Problem statement:
Can you copy every one of the lines below word for word, leaving the pictures out of your answer?

Data entries:

--*--

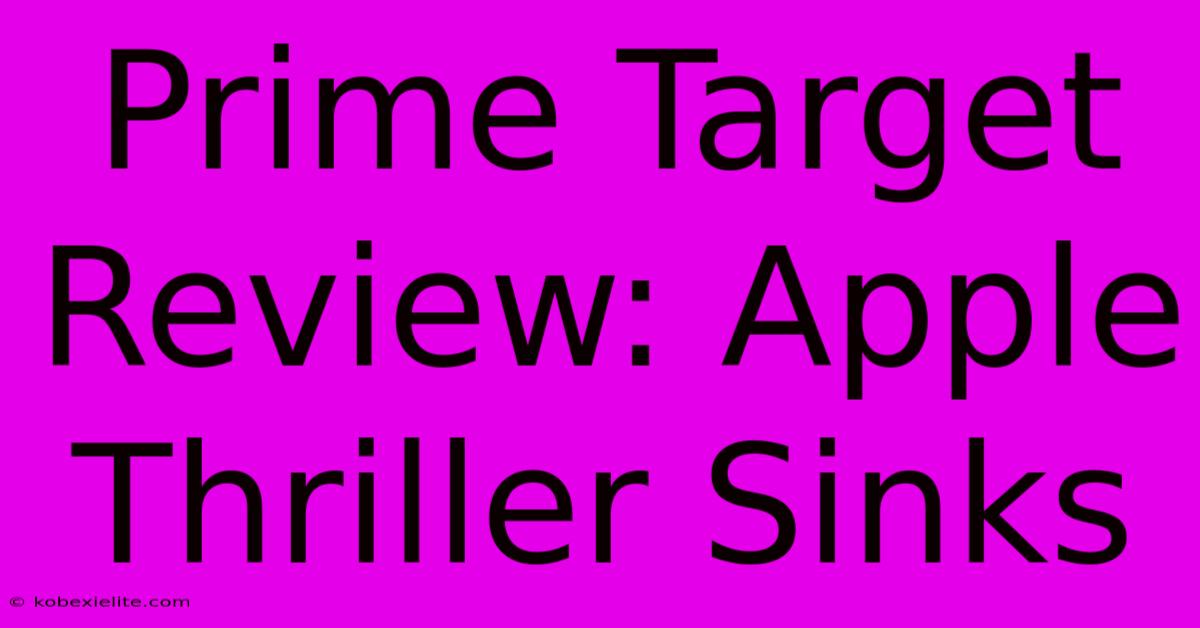 Prime Target Review: Apple Thriller Sinks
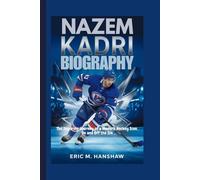 Nazem Kadri Biography: The Inspiring Journey of a Modern Hockey Icon, On and Off the Ice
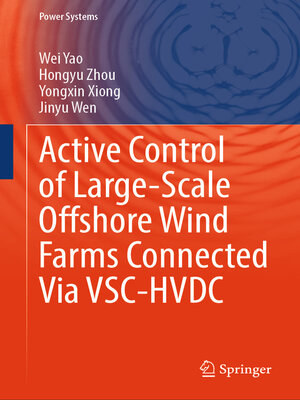 cover image of Active Control of Large-Scale Offshore Wind Farms Connected Via VSC-HVDC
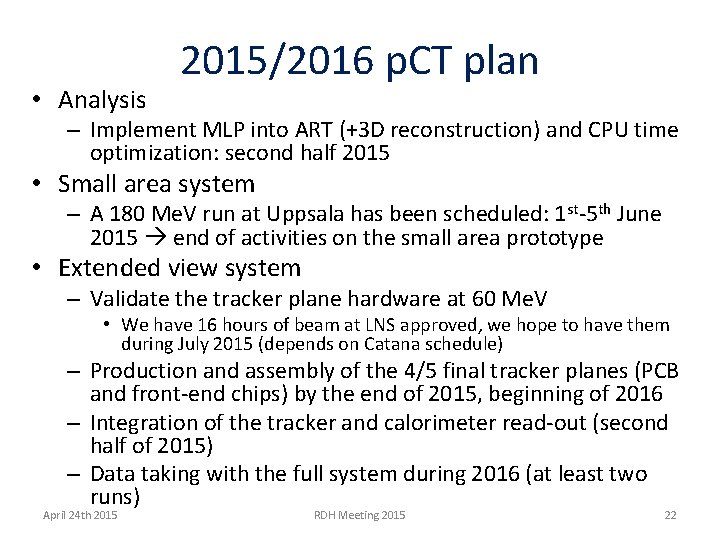  • Analysis 2015/2016 p. CT plan – Implement MLP into ART (+3 D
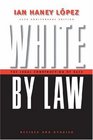 White by Law The Legal Construction of Race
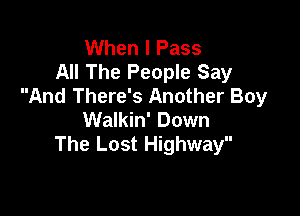 When I Pass
All The People Say
And There's Another Boy

Walkin' Down
The Lost Highway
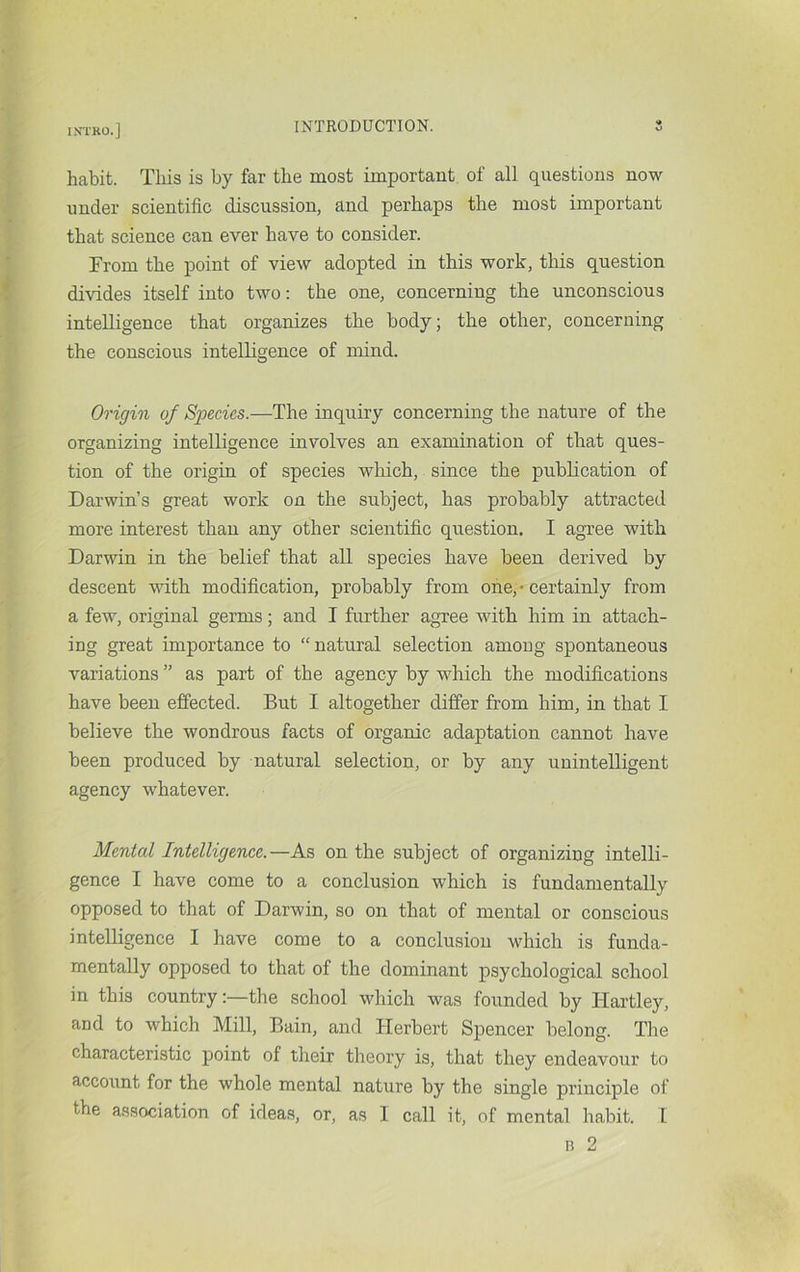 INTKO.] INTRODUCTION. habit. Tliis is by far the most important of all questions now under scientific discussion, and perhaps the most important that science can ever have to consider. From the point of view adopted in this work, this question divides itself into two: the one, concerning the unconscious intelligence that organizes the body; the other, concerning the conscious intelligence of mind. Origin of Species.—The inquiry concerning the nature of the organizing intelligence involves an examination of that ques- tion of the origin of species wloich, since the pubhcation of Darwin’s great work on the subject, has probably attracted more interest than any other scientific question. I agree with Darwin in the belief that all species have been derived by descent vdth modification, probably from one,* certainly from a few, original germs; and I further agree with him in attach- ing great importance to “natural selection among spontaneous variations ” as part of the agency by which the modifications have been efiected. But I altogether differ from him, in that I believe the wondrous facts of organic adaptation cannot have been produced by natural selection, or by any unintelligent agency whatever. Mental Intelligence.—As on the subject of organizing intelli- gence I have come to a conclusion which is fundamentally opposed to that of Darwin, so on that of mental or conscious intelligence I have come to a conclusion which is funda- mentally opposed to that of the dominant psychological school in this country:—the school which was founded by Hartley, and to which Mill, Bain, and Herbert Spencer belong. The characteristic point of their theory is, that they endeavour to account for the whole mental nature by the single principle of the association of ideas, or, as 1 call it, of mental habit. 1 15 2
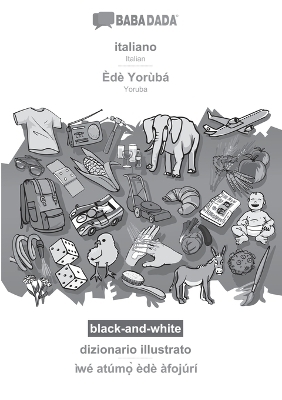 BABADADA black-and-white, italiano - ÃdÃ¨ YorÃ¹bÃ¡, dizionario illustrato - Ã¬wÃ© atÃºmÂ¿Â¿ Ã¨dÃ¨ Ã fojÃºrÃ­ -  Babadada GmbH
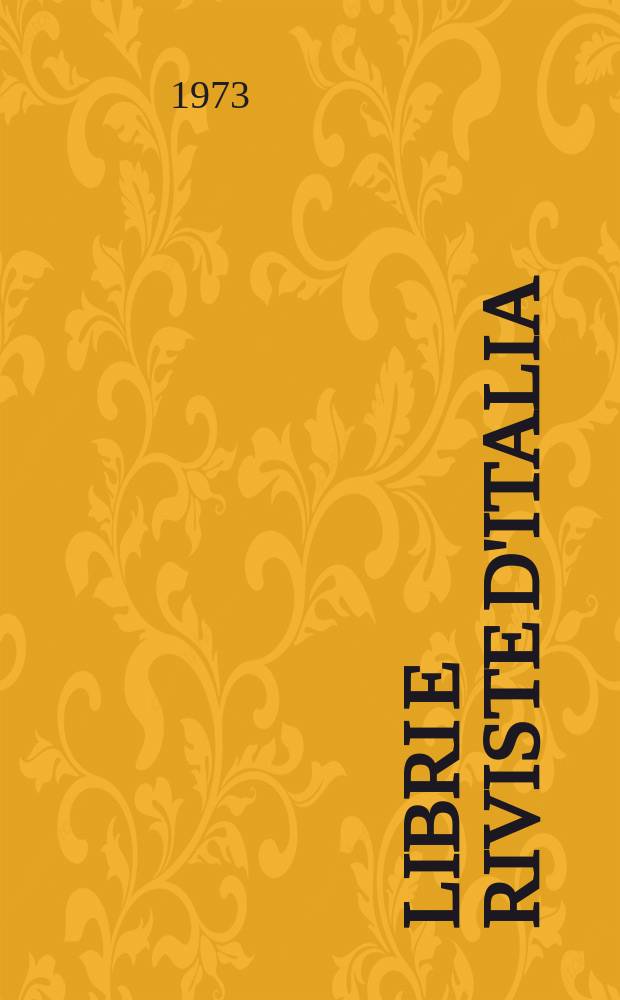 Libri e riviste d'Italia : Rassegna bibliografica mensile. Anno25 1973, №277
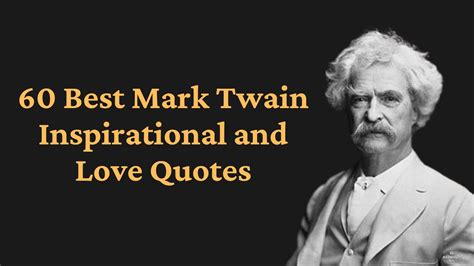 60 Best Mark Twain Inspirational And Love Quotes Digidaddy World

--*--

Solution to this problem:
 Prime Target Review: Apple Thriller Sinks
 Nazem Kadri Biography: The Inspiring Journey of a Modern Hockey Icon, On and Off the Ice
 cover image of Active Control of Large-Scale Offshore Wind Farms Connected Via VSC-HVDC
  • Analysis 2015/2016 p. CT plan – Implement MLP into ART (+3 D
 White by Law The Legal Construction of Race
 When I Pass
All The People Say
And There's Another Boy

Walkin' Down
The Lost Highway
 INTKO.] INTRODUCTION. habit. Tliis is by far the most important of all questions now under scientific discussion, and perhaps the most important that science can ever have to consider. From the point of view adopted in this work, this question divides itself into two: the one, concerning the unconscious intelligence that organizes the body; the other, concerning the conscious intelligence of mind. Origin of Species.—The inquiry concerning the nature of the organizing intelligence involves an examination of that ques- tion of the origin of species wloich, since the pubhcation of Darwin’s great work on the subject, has probably attracted more interest than any other scientific question. I agree with Darwin in the belief that all species have been derived by descent vdth modification, probably from one,* certainly from a few, original germs; and I further agree with him in attach- ing great importance to “natural selection among spontaneous variations ” as part of the agency by which the modifications have been efiected. But I altogether differ from him, in that I believe the wondrous facts of organic adaptation cannot have been produced by natural selection, or by any unintelligent agency whatever. Mental Intelligence.—As on the subject of organizing intelli- gence I have come to a conclusion which is fundamentally opposed to that of Darwin, so on that of mental or conscious intelligence I have come to a conclusion which is funda- mentally opposed to that of the dominant psychological school in this country:—the school which was founded by Hartley, and to which Mill, Bain, and Herbert Spencer belong. The characteristic point of their theory is, that they endeavour to account for the whole mental nature by the single principle of the association of ideas, or, as 1 call it, of mental habit. 1 15 2
 BABADADA black-and-white, italiano - ÃdÃ¨ YorÃ¹bÃ¡, dizionario illustrato - Ã¬wÃ© atÃºmÂ¿Â¿ Ã¨dÃ¨ Ã fojÃºrÃ­ -  Babadada GmbH
 Libri e riviste d'Italia : Rassegna bibliografica mensile. Anno25 1973, №277
 60 Best Mark Twain Inspirational And Love Quotes Digidaddy World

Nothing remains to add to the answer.